* **The exercise**: Scale part of the records, starting at the line that contains "Here are your" and ending at the end of the records, with both ends included. Write only those lines out again in full, requests included, multiplying every number in the answers (such as coordinates) by 1.85 and rounding to whole numbers, with halves rounded up.
§ §
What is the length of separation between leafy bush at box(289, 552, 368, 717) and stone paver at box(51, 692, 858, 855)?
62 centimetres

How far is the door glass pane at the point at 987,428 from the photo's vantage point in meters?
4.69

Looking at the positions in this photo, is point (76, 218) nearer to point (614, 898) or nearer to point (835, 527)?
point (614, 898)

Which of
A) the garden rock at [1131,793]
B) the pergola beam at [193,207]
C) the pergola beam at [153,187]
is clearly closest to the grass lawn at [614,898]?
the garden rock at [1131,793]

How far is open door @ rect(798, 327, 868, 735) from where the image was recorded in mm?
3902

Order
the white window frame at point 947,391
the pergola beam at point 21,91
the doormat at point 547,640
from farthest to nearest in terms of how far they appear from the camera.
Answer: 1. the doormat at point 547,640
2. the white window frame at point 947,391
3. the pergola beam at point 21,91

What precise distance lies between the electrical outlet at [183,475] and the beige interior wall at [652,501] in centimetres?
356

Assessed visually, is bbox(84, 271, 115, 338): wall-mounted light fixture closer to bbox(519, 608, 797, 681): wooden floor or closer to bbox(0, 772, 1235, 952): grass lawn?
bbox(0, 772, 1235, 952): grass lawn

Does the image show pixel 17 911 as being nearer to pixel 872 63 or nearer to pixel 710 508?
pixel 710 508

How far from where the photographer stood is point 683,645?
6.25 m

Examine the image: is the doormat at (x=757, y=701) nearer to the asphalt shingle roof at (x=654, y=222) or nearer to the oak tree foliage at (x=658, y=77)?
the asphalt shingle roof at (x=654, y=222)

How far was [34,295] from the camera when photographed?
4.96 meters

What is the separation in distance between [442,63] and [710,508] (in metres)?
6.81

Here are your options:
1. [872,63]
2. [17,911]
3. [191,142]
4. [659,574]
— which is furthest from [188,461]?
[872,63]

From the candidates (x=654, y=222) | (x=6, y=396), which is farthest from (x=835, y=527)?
§ §
* **Exercise output**:
Here are your options:
1. [872,63]
2. [17,911]
3. [191,142]
4. [659,574]
— which is furthest from [188,461]?
[1613,117]

From the candidates (x=654, y=222) | (x=6, y=396), which is farthest from (x=835, y=527)?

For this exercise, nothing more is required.